Document segment ->
Joe Biden has taken charge of the US response to the coronavirus pandemic as the country reported a record daily increase in deaths.

One year to the day since the first Covid-19 case was diagnosed in the US, states attributed a further 4,409 deaths to the virus, according to data on Wednesday from the Covid Tracking Project.

The latest figures came hours after Mr Biden in his inauguration speech reflected on a “deadly virus” that has claimed the lives of about 400,000 Americans, cost millions of jobs and closed businesses. He called for a unified response to address what he said “may well be the toughest and deadliest period of the virus”.

On his first afternoon as president, Mr Biden signed several executive orders, some aimed at curbing the pandemic, including one establishing a mask mandate on federal properties for the next 100 days, and another creating a position to co-ordinate the government’s response to the crisis.

The new administration has taken office as leaders and public health officials race to keep the vaccine rollout on track to restore public trust and blunt the risks posed by a newly identified, more infectious strain of the disease, while the country’s death toll lurches higher.

Since the start of the pandemic, 24.1m Americans have tested positive for coronavirus, while 396,837 people have died, according to data from the CTP. Johns Hopkins University, which uses an alternate methodology, has reported the death toll exceeds 400,000.

Line chart of Number of people currently in US hospitals with coronavirus showing US Covid hospitalisations have eased from a peak

States have attributed more than 57,000 deaths to coronavirus in January, almost 20,000 fatalities shy of December’s toll, the deadliest month so far. Estimates from the US Centers for Disease Control and Prevention suggest the number of fatalities in the country could reach 508,000 by February 13.

In his first act as president, Mr Biden called for the crowds at the Capitol and at home to join him in a moment of silent prayer to remember those who died in the past year because of coronavirus.

The headline numbers emphasised the scale of the pandemic within the US, but recent trends suggest there could be a reprieve following a surge in cases, hospitalisations and deaths that may have peaked in early January in the wake of the holiday season.

Exercise instructions ->
Rewrite the Covid-19 article from "On his first" up to and including "toll lurches higher.", putting "face-covering requirement" in place of "mask mandate". The records are not needed for any of the work on the Covid-19 article.

Data under study ->

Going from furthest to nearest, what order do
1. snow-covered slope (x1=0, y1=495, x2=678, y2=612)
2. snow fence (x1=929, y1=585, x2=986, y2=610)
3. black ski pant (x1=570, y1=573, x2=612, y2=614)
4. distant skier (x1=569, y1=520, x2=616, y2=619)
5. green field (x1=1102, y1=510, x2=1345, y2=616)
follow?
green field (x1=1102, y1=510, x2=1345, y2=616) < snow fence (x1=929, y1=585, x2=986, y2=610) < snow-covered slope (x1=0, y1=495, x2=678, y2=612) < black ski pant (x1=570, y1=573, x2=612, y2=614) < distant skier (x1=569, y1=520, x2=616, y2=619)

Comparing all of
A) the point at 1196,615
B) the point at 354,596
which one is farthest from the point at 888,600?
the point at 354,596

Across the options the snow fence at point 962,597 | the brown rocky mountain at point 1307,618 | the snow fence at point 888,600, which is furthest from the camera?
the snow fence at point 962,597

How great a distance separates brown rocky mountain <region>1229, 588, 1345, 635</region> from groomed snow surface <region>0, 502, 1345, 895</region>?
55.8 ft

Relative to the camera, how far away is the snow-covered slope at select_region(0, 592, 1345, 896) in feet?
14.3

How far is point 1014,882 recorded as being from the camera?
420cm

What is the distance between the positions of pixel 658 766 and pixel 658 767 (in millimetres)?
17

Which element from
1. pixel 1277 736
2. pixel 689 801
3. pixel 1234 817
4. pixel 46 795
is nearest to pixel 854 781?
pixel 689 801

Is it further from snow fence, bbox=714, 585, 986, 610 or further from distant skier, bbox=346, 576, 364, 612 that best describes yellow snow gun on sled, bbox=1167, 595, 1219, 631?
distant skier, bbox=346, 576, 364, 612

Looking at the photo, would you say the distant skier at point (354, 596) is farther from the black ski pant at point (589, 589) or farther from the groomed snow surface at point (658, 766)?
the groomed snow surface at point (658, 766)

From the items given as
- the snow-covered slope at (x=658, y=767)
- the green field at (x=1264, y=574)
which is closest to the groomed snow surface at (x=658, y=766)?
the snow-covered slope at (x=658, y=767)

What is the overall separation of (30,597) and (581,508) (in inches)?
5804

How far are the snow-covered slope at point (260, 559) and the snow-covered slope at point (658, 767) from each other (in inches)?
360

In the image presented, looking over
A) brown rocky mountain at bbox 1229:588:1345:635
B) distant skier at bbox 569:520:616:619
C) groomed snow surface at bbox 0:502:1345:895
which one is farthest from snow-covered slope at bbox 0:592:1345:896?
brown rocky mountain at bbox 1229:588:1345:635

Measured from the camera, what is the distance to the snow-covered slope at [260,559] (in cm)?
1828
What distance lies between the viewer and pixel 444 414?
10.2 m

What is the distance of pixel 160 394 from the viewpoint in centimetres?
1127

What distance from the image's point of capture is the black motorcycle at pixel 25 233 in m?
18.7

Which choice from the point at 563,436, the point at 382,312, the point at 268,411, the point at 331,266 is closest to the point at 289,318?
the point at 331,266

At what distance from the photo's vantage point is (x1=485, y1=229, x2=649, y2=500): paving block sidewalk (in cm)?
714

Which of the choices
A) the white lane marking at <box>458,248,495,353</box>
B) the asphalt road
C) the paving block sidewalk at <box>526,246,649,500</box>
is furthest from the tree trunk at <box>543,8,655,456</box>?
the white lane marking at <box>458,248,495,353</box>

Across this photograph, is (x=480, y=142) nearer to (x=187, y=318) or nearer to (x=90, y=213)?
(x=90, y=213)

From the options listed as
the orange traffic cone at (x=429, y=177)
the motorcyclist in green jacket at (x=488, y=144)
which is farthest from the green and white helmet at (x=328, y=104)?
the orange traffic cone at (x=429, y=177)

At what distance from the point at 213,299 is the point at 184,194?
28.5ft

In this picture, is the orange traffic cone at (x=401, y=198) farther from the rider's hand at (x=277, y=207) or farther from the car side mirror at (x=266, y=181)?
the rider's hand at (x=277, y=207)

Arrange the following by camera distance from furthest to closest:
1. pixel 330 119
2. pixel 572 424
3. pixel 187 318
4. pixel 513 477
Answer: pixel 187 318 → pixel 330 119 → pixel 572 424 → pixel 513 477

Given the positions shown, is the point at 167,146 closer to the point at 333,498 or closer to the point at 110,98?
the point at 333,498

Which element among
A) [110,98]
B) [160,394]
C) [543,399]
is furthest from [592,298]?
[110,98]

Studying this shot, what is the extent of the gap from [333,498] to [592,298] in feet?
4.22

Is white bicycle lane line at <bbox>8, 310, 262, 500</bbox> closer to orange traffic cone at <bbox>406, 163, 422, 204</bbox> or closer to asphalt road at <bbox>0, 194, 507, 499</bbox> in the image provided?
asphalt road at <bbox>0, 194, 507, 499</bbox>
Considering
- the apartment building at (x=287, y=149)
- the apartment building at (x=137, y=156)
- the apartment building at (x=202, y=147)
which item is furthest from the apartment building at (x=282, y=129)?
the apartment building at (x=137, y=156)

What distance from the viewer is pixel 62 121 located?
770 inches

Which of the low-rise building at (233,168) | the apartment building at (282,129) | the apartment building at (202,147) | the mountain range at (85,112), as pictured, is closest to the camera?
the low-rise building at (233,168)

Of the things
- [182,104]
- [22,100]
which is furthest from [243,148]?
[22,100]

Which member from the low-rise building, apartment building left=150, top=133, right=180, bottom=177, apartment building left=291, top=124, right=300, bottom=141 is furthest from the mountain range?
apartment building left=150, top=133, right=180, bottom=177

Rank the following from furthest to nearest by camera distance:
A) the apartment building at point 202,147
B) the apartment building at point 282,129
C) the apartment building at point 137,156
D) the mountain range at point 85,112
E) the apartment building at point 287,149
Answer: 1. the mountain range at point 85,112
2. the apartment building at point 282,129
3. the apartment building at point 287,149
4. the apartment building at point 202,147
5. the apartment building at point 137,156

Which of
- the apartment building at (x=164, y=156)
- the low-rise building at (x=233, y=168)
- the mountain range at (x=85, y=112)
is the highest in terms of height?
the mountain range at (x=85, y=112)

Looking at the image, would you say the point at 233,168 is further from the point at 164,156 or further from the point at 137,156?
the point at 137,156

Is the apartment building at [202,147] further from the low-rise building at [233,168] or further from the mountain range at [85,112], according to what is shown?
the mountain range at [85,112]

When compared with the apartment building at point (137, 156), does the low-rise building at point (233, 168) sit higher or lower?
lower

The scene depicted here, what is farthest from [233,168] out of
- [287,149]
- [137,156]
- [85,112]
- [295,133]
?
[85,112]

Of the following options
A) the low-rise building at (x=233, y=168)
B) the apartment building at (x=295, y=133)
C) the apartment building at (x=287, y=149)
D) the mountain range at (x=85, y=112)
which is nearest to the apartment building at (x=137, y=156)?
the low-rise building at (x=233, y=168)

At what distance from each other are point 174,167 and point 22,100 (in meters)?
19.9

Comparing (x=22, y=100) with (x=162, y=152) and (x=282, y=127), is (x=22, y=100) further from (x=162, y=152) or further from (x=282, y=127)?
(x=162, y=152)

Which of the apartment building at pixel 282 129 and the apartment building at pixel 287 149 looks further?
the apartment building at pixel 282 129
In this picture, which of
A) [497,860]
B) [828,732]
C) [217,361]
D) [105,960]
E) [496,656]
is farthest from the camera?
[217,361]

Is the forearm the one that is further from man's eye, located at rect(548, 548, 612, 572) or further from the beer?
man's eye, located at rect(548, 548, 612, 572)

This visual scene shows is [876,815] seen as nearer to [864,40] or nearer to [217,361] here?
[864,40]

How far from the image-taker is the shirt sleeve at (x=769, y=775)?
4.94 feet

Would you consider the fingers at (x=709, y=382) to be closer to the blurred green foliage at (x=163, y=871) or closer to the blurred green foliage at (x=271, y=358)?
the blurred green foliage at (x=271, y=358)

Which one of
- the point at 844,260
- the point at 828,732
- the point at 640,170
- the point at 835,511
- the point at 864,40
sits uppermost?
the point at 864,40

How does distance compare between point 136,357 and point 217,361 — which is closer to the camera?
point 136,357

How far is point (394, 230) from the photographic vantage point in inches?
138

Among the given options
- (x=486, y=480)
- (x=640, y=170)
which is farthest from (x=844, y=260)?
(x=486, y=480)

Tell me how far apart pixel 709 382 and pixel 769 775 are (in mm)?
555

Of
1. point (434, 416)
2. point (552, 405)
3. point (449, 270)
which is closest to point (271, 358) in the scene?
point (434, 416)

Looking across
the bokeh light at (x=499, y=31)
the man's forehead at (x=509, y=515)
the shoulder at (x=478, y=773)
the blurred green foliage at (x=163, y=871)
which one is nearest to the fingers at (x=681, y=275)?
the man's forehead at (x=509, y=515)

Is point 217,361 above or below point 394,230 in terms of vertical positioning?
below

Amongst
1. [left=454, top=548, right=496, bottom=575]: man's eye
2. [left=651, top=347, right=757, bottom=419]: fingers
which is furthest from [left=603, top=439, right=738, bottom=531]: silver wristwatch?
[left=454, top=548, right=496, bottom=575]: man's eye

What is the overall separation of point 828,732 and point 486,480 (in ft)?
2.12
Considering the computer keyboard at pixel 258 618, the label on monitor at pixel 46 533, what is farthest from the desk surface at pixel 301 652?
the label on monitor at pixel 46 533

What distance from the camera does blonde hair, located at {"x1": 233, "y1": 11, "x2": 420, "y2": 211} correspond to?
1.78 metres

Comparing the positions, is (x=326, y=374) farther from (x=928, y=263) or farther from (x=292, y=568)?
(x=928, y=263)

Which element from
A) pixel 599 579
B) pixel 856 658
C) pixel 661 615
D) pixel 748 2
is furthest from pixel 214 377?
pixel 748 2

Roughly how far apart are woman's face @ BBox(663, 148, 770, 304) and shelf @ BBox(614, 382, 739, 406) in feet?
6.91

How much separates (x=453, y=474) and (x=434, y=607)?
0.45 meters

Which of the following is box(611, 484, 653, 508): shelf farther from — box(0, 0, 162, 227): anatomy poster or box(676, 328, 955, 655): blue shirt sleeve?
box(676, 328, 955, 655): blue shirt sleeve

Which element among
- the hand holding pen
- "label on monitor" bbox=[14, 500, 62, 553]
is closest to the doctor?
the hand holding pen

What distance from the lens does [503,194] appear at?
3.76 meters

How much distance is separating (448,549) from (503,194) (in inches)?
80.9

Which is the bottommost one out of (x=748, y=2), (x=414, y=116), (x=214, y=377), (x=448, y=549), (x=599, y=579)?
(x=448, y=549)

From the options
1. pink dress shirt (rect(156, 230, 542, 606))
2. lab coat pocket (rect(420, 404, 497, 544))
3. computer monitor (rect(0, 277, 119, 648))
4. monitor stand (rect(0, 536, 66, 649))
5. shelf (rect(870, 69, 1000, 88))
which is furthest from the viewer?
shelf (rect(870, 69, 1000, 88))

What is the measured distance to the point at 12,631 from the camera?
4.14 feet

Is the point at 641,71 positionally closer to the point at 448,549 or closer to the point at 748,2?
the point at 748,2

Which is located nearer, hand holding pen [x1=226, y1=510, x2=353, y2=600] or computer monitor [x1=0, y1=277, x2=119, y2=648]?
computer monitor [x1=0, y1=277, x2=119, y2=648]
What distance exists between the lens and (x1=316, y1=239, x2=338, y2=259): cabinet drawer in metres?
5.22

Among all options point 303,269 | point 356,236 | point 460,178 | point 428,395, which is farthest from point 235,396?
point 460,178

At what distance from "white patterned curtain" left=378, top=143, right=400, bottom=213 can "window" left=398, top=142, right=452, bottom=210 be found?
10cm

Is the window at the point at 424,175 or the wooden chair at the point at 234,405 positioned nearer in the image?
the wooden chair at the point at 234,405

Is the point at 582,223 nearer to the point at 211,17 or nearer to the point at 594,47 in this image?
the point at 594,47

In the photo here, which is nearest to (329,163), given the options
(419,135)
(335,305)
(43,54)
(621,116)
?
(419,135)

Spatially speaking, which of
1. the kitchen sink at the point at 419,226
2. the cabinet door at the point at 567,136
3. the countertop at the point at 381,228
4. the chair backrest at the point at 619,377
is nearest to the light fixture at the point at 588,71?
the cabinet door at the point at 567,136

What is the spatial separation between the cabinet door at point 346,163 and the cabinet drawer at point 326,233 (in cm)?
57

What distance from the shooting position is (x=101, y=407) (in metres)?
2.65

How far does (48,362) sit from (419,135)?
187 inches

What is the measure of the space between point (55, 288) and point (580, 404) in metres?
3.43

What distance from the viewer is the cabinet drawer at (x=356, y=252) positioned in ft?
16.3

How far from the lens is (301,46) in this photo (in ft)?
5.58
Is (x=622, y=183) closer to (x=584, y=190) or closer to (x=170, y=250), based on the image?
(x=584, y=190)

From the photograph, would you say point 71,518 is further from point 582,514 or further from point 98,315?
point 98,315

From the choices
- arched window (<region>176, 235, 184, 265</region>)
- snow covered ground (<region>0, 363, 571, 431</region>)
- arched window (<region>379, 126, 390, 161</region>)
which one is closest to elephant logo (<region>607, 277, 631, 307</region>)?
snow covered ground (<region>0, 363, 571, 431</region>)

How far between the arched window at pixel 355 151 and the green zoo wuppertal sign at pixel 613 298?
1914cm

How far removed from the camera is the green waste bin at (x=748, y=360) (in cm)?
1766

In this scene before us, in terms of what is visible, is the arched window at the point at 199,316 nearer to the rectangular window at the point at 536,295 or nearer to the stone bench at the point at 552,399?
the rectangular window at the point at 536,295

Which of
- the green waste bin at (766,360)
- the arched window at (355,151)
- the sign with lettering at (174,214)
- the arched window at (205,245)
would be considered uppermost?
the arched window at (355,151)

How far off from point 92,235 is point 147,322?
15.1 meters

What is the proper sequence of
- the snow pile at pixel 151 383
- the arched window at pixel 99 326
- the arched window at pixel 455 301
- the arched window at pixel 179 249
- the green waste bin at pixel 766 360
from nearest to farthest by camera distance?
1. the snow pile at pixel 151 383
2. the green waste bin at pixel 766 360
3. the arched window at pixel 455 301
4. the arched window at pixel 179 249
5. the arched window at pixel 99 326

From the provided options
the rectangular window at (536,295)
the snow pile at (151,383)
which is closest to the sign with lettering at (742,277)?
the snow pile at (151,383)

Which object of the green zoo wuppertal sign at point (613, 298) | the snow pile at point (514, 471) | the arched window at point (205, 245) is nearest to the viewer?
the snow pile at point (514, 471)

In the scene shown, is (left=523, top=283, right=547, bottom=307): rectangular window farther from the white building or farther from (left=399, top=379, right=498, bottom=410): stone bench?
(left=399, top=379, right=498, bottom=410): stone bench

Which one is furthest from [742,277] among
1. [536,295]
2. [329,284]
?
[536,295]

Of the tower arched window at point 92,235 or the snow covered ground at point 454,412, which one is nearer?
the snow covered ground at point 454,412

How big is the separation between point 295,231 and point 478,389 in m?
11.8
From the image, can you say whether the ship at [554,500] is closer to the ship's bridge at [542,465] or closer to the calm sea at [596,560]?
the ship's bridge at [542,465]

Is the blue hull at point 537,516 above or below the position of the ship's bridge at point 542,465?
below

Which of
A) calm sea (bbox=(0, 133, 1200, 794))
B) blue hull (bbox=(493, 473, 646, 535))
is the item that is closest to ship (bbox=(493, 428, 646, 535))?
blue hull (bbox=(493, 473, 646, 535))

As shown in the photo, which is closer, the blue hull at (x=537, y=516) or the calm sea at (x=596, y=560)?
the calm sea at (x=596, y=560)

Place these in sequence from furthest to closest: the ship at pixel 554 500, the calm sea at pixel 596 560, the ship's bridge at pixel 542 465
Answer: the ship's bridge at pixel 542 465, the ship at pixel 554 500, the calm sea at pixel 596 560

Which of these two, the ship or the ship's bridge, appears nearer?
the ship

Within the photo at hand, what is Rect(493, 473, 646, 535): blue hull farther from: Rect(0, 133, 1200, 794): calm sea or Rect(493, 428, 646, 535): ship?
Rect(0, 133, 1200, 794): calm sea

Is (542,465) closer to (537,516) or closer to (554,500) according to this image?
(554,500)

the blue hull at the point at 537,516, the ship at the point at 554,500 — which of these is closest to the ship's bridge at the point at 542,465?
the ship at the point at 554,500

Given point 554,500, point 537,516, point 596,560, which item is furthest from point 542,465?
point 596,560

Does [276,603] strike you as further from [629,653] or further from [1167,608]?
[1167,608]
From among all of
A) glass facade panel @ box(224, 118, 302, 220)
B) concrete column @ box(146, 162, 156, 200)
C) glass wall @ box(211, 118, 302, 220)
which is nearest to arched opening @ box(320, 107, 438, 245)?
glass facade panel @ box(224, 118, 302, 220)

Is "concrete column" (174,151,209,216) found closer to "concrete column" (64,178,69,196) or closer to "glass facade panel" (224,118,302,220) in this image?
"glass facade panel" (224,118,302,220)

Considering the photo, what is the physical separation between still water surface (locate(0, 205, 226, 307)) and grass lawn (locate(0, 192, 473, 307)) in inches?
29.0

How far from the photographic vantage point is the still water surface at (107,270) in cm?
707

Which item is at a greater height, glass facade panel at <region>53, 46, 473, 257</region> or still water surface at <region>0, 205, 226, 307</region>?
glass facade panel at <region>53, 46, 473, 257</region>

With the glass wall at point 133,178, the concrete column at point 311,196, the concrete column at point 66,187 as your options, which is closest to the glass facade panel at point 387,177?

Written response ->
On his first afternoon as president, Mr Biden signed several executive orders, some aimed at curbing the pandemic, including one establishing a face-covering requirement on federal properties for the next 100 days, and another creating a position to co-ordinate the government’s response to the crisis.

The new administration has taken office as leaders and public health officials race to keep the vaccine rollout on track to restore public trust and blunt the risks posed by a newly identified, more infectious strain of the disease, while the country’s death toll lurches higher.